But nowhere is their concentration as high as Oakland, leading some residents of this famously tolerant city of 400,000 to wonder if the proliferation of clubs has gone too far.
The city council is set to vote as early as next week on several proposed restrictions, after complaints from some business owners, ranging from the smoke to an escalation of street violence.
The proposals include requiring the clubs to have business licenses and zoning rules that would limit the number of clubs in an area. The city's far-reaching anti-smoking ordinance, which prohibits smoking in any commercial building unless it has a separate ventilation system, will likely be applied as well.
"I'm a strong supporter of implementing voters' wishes in making sure medical marijuana is available to patients who need it," said council member Nancy Nadel. "But because the industry has expanded quite quickly in our city, we need to put some regulations in place."
That the council would consider any restrictions on the clubs is a striking departure from the past.
Federal law prohibits the use or sale of marijuana for any reason, but nine states including California permit the use of marijuana for medical purposes.
In 1998, the city enacted what many advocates consider the most sweeping protection of medical marijuana use in the country, allowing patients to possess 24 times the amount of pot permitted under state law, and deputizing operators of a cannabis collective as "officers of the city," a title that confers some protection from local police enforcement.
In the six-block neighborhood where the clubs are concentrated, some who use marijuana to ease symptoms of AIDS, cancer and other illnesses leave the clubs quickly, tucking small bags of the drug into their purse or pockets.
Others stay at the clubs, where pot smoke occasionally wafts into the street, earning the neighborhood the nickname Oaksterdam, after the freewheeling Dutch capital where marijuana use has been decriminalized.
__________________________________________________
**Task details**
Please copy the passage on Oakland's marijuana clubs word for word, between "In 1998, the" and "purse or pockets.", inclusive. The items after this point aren't needed.
__________________________________________________
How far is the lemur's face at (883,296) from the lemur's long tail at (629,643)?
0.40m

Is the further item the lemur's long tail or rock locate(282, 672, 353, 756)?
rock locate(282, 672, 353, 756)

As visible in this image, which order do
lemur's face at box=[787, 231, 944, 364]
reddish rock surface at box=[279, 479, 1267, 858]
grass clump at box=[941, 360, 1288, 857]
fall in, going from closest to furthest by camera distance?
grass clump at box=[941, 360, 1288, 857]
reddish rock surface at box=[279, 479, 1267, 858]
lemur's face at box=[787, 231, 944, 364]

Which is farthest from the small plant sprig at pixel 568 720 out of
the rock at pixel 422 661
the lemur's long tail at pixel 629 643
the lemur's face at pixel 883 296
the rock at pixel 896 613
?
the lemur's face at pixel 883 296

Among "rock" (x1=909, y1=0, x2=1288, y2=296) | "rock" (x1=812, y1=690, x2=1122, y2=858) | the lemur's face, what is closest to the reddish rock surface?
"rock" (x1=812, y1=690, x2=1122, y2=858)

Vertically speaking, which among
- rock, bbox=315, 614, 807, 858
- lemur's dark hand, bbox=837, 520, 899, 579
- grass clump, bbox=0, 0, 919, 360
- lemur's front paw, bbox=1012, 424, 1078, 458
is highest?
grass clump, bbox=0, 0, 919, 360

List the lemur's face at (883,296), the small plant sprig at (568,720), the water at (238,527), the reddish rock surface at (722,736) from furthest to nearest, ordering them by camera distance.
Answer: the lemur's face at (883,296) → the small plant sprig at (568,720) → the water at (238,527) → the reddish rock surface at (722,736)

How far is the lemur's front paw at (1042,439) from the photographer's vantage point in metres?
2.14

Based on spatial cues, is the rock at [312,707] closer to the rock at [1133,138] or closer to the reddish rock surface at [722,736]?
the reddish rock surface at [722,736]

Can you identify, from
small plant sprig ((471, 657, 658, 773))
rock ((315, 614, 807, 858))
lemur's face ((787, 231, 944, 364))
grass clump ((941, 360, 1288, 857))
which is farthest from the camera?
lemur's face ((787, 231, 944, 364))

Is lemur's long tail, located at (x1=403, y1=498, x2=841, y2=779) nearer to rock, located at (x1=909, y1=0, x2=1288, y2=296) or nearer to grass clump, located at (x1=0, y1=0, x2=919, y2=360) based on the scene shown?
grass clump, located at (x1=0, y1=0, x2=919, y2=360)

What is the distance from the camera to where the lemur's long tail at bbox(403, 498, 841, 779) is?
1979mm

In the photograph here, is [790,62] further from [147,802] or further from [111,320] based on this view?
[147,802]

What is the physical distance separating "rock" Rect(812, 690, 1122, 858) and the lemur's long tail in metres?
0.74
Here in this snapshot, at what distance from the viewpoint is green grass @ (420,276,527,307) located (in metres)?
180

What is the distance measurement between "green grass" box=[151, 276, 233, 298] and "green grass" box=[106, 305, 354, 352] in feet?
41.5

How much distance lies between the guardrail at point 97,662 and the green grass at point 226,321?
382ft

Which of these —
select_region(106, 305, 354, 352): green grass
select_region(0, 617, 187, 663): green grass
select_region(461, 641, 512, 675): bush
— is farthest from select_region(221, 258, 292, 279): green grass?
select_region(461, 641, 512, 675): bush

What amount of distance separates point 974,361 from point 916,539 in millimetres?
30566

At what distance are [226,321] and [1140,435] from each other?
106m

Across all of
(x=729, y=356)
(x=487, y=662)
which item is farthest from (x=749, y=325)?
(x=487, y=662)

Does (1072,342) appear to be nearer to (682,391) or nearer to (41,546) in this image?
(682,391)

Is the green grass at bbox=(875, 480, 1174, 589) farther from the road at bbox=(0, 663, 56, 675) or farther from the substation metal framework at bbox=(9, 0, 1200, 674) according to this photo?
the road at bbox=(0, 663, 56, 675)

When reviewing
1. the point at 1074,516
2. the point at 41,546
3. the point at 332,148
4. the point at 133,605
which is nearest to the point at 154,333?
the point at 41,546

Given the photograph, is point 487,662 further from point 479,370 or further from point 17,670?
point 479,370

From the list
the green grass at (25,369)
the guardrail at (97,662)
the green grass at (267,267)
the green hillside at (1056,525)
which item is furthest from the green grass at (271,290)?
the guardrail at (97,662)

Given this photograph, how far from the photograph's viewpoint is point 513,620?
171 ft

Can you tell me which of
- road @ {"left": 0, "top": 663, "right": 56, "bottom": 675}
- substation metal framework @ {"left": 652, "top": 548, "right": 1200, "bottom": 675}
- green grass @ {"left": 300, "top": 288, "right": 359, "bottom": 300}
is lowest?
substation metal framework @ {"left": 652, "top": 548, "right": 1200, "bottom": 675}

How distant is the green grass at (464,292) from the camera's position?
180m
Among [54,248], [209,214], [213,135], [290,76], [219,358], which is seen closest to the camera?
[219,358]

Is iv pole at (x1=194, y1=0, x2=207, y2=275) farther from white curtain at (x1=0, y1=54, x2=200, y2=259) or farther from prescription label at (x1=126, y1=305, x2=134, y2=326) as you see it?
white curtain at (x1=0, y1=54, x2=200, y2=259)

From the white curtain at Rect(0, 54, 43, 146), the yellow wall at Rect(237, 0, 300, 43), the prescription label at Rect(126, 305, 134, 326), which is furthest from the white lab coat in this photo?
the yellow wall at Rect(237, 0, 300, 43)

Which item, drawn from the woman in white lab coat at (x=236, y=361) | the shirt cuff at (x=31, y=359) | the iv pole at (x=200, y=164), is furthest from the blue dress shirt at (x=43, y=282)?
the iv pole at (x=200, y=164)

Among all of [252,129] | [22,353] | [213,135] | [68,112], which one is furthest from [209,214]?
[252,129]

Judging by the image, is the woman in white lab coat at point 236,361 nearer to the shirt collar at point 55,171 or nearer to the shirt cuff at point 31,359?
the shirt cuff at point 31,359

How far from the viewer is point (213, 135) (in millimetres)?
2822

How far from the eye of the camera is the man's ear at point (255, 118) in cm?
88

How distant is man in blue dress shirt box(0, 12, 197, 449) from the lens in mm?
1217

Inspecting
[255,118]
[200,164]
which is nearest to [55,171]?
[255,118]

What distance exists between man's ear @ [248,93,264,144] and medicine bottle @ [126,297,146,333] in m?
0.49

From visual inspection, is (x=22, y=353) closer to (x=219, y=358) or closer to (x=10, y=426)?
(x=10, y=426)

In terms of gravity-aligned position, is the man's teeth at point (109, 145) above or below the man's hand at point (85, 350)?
__________________________________________________
**Worked solution**
In 1998, the city enacted what many advocates consider the most sweeping protection of medical marijuana use in the country, allowing patients to possess 24 times the amount of pot permitted under state law, and deputizing operators of a cannabis collective as "officers of the city," a title that confers some protection from local police enforcement.
In the six-block neighborhood where the clubs are concentrated, some who use marijuana to ease symptoms of AIDS, cancer and other illnesses leave the clubs quickly, tucking small bags of the drug into their purse or pockets.